Arm’s Neoverse server chips generate at least 40% better performance

Venture BeatThis post was originally published by Dean Takahashi at Venture Beat

Arm is going after server infrastructure.

Arm unveiled the performance numbers for its Arm Neoverse V1 and N2 server chip platforms, with processing boosts ranging from 40% to 50% over the previous generation.

The demands of data center workloads and internet traffic are growing exponentially, and new solutions are needed to keep up with these demands while reducing the current and anticipated growth of power consumption. But  Arm said the variety of workloads and applications being run today means the traditional one-size-fits all approach to computing is not the answer. That’s a jab at the dominant server vendors Intel and Advanced Micro Devices, which use the x86 architecture.

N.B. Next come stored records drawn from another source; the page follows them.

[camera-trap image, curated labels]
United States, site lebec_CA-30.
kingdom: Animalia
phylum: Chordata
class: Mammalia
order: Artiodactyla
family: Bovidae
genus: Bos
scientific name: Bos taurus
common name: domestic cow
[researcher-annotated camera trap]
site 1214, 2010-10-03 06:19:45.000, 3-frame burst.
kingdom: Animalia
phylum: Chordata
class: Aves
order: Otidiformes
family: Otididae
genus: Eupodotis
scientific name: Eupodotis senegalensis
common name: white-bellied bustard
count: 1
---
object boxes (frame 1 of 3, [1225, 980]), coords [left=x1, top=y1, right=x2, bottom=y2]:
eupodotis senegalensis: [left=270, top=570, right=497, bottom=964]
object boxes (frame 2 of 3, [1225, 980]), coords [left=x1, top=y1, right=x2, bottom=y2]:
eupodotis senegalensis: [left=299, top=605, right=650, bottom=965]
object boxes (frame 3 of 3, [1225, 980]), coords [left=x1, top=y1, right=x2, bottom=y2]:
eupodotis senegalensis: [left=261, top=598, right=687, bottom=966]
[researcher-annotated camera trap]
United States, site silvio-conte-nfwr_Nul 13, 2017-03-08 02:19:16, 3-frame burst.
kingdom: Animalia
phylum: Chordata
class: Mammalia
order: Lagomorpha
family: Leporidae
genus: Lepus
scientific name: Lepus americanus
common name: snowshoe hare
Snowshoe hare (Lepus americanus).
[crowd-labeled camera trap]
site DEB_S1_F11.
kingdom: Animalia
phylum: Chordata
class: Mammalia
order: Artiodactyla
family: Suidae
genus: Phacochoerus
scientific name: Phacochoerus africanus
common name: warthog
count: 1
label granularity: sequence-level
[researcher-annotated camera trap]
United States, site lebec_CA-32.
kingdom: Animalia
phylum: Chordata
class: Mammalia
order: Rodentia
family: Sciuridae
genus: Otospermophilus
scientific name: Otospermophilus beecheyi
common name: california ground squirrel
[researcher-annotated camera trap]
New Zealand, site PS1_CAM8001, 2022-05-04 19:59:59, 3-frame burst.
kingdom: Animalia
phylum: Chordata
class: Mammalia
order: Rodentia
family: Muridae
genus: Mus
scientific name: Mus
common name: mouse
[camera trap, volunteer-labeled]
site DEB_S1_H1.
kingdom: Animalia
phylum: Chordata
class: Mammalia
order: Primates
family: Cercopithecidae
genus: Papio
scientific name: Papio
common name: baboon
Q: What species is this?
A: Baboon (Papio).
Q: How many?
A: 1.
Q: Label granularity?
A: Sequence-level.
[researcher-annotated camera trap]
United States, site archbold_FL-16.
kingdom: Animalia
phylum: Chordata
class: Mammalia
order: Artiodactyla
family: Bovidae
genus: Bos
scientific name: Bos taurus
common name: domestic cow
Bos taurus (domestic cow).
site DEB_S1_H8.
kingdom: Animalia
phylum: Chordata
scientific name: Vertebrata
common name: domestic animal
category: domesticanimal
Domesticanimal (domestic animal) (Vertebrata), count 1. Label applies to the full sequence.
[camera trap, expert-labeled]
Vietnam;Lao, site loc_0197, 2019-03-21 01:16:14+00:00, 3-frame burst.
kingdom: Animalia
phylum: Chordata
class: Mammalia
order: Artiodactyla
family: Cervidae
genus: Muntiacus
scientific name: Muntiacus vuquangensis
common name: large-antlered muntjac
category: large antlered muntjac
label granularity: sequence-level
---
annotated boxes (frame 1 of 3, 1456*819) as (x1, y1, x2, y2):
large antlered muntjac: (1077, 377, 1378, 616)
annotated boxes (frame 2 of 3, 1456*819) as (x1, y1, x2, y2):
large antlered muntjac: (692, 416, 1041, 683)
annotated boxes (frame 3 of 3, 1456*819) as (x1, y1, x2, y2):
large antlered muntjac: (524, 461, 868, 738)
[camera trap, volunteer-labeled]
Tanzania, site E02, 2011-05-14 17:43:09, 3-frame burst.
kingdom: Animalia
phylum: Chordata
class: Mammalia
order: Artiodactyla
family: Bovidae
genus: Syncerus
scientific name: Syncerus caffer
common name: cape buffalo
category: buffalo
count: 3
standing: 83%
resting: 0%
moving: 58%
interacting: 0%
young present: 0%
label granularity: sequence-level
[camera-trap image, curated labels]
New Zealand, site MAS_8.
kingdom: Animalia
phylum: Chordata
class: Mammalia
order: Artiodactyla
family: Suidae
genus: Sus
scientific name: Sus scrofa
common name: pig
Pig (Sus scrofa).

The Arm Neoverse V1 is a server chip microarchitecture that Arm’s customers — the big chip makers of the world — can design chips around for servers in big datacenters that power the internet. The V1 supports Scalable Vector Extension (SVE) and delivers more than 50% performance increases for high-performance computing machine learning workloads.

“The time for Neoverse across all infrastructure is now,” said Chris Bergey, senior vice president for the infrastructure line of business at Arm, in a press briefing.

And another chip microarchitecture, the Arm Neoverse N2 platform, uses the new Armv9 architecture that Cambridge, United Kingdom-based Arm recently announced.  It can deliver 40% more performance for a variety of workloads.

“I think the N2 will pleasantly surprise people how performant designs will be in single-threaded designs,” said Patrick Moorhead, an analyst at Moor Insights & Strategy. “V1 looks to be a strong start in a nichey market, HPC. Overall, Arm is raising its game in the compute market.”

Bergey said the journey to producing competitive server chips has been a decade in the making. Chips based on the designs should be hitting the market either late this year or early next year.

Above: Arm chips are bringing power efficiency to datacenters.

Image Credit: Arm

And Arm said the Arm Neoverse CMN-700 is the industry’s most advanced mesh interconnect to unleash the performance and performance/watt benefits of Neoverse V1 and N2 platforms. This device is a key element for constructing high-performance Neoverse V1 and Neoverse N2-based system-on-chips or SoCs. It enables higher core counts and cache memory sizes.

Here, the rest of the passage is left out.